[[ DATASET CONTENT open ]]

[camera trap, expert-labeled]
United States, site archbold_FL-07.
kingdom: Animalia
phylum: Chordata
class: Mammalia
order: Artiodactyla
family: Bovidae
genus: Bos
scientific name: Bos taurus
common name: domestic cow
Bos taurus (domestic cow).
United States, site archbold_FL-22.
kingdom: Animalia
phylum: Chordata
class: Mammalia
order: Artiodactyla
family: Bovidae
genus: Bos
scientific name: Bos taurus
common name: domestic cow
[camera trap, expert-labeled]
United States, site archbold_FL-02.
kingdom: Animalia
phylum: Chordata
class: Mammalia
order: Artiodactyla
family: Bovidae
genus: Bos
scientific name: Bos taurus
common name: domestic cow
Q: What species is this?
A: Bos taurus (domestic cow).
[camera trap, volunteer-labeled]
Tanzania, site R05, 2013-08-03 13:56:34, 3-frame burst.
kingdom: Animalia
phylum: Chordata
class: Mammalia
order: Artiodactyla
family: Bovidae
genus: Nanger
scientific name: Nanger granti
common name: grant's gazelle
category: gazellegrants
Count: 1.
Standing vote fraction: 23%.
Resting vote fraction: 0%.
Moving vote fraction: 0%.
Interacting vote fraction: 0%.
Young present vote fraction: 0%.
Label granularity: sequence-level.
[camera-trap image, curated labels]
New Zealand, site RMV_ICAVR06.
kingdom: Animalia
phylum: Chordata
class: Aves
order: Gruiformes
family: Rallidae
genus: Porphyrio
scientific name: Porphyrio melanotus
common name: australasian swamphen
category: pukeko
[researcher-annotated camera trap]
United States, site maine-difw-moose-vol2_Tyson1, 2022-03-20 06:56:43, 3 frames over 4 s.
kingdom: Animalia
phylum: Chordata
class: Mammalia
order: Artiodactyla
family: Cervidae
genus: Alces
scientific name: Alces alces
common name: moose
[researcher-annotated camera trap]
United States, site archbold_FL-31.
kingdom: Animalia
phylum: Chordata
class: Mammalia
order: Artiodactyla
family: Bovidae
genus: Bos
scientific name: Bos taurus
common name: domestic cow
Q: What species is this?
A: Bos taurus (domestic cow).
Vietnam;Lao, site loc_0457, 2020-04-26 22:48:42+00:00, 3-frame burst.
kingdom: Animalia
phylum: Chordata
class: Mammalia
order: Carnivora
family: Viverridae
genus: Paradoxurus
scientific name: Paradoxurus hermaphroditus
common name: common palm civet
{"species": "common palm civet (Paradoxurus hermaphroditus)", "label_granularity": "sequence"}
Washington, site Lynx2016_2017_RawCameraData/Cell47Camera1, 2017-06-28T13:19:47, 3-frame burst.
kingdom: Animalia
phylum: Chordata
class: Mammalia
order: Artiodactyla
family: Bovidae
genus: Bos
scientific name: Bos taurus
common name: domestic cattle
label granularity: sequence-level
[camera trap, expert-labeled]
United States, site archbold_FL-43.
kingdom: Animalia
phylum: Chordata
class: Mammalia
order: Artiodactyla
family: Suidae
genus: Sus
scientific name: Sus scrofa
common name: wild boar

[[ DATASET CONTENT closed ]]

#### [TASK OBJECTIVE]
Output consists of exactly the lines from the one containing "Vietnam;Lao, site loc_0457, 2020-04-26" to the end of the records above, retyped without change and with nothing extra.

#### [RESPONSE TO THE TASK]
Vietnam;Lao, site loc_0457, 2020-04-26 22:48:42+00:00, 3-frame burst.
kingdom: Animalia
phylum: Chordata
class: Mammalia
order: Carnivora
family: Viverridae
genus: Paradoxurus
scientific name: Paradoxurus hermaphroditus
common name: common palm civet
{"species": "common palm civet (Paradoxurus hermaphroditus)", "label_granularity": "sequence"}
Washington, site Lynx2016_2017_RawCameraData/Cell47Camera1, 2017-06-28T13:19:47, 3-frame burst.
kingdom: Animalia
phylum: Chordata
class: Mammalia
order: Artiodactyla
family: Bovidae
genus: Bos
scientific name: Bos taurus
common name: domestic cattle
label granularity: sequence-level
[camera trap, expert-labeled]
United States, site archbold_FL-43.
kingdom: Animalia
phylum: Chordata
class: Mammalia
order: Artiodactyla
family: Suidae
genus: Sus
scientific name: Sus scrofa
common name: wild boar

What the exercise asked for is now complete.